Damn right with "Luck beats skill". It takes a lot of skill to overcome a little bad luck and a little luck to beat a lot of skill. ;-) That's very apparent from having watched so many tournaments at VogClub (they're over in a couple of hours). The top players win more often, of course, but they frequently go out to some of the weakest players.
The Backgammon Rating Formula as used by most of the bg sites calculates that top players (2100-2200; the maximum is lower than in the chess system) playing an average player (1500) will actually lose about a third of the individual games played. That indicates how much luck the formula reckons to be in the game.
I think we'd both agree that you won that particular game due to luck. All those hits and me dancing for half the game while you romped 5 men back from my home table without a care in the world?!! Lolol. I was looking forward to a good jousting match between our respective knights but your knights snuck home in the dark of the night while my King was getting drunk.
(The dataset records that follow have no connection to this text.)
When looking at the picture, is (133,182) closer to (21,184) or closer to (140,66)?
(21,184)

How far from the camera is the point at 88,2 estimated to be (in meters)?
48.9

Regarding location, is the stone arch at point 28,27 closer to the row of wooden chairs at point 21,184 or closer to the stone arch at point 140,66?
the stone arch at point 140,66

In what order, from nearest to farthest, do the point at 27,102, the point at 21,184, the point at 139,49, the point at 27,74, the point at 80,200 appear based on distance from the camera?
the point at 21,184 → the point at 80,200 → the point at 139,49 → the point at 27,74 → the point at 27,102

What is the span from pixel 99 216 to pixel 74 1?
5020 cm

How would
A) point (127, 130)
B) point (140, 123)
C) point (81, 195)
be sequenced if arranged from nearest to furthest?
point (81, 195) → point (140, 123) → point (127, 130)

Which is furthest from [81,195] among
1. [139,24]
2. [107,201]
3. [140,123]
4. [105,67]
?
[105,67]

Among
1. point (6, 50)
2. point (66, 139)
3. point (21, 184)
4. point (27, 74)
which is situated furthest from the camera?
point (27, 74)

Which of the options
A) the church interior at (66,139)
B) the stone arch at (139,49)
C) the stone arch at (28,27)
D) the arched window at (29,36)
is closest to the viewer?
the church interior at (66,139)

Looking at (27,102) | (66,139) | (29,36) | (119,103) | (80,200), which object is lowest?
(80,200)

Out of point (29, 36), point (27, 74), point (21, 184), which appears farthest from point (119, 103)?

As for who's better? Time will tell, my friend. You have the lead so far. ;-)
But does this machine know what it's talking about? Well there are certain games plans/styles/situations where it is less accurate than others - mainly because they are less common. Back games and near back games such as ours may well be in that category; certainly it was true in the past, but the databases improve with every release. I don't know enough about that area to state much.
They do play each other. There's a program vs program tournament held every year but attendance is dropping as it's expensive to enter and the existence of GnuBg as a world-class and free program means that revenue has dropped for the professionals.
Walter Montego: I'd have to disagree, your move 6 should have captured the 11 blot in my opinion. For one thing your chance of being hit next turn is less, and you knocked back his piece further. Easy in hindsight though eh?